| Work order |
Lines to be reproduced exactly: the one that holds "this 1280×640 image." and all those after it through the end of the data. Include no others.

| Listed entries |
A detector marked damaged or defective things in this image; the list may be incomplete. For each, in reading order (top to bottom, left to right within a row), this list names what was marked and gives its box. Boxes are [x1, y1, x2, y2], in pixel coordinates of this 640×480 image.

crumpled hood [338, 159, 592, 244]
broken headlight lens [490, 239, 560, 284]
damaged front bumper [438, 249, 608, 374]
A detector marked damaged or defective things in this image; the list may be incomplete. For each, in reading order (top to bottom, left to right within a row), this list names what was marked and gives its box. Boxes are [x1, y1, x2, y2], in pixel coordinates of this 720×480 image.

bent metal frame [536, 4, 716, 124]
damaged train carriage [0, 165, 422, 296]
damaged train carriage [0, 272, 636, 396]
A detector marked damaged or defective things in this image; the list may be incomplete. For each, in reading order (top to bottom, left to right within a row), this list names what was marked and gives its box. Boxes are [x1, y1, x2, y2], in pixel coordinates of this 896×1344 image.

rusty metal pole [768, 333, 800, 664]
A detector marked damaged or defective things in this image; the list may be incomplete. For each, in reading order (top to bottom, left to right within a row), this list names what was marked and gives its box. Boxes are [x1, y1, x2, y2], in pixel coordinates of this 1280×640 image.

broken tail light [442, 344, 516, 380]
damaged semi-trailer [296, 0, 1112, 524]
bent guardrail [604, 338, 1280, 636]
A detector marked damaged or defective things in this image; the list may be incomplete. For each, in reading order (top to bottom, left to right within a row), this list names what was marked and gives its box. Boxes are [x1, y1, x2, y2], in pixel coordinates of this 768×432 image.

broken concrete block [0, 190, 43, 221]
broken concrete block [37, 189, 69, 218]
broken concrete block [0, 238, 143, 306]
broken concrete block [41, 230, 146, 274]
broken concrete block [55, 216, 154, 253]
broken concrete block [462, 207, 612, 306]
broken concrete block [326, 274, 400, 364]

| Your response |
A detector marked damaged or defective things in this image; the list may be incomplete. For each, in reading order (top to bottom, left to right within a row), this list names what was marked and gives its box. Boxes are [x1, y1, x2, y2], in pixel coordinates of this 1280×640 image.

broken tail light [442, 344, 516, 380]
damaged semi-trailer [296, 0, 1112, 524]
bent guardrail [604, 338, 1280, 636]
A detector marked damaged or defective things in this image; the list may be incomplete. For each, in reading order (top to bottom, left to right within a row), this list names what was marked and gives its box. Boxes are [x1, y1, x2, y2], in pixel coordinates of this 768×432 image.

broken concrete block [0, 190, 43, 221]
broken concrete block [37, 189, 69, 218]
broken concrete block [0, 238, 143, 306]
broken concrete block [41, 230, 146, 274]
broken concrete block [55, 216, 154, 253]
broken concrete block [462, 207, 612, 306]
broken concrete block [326, 274, 400, 364]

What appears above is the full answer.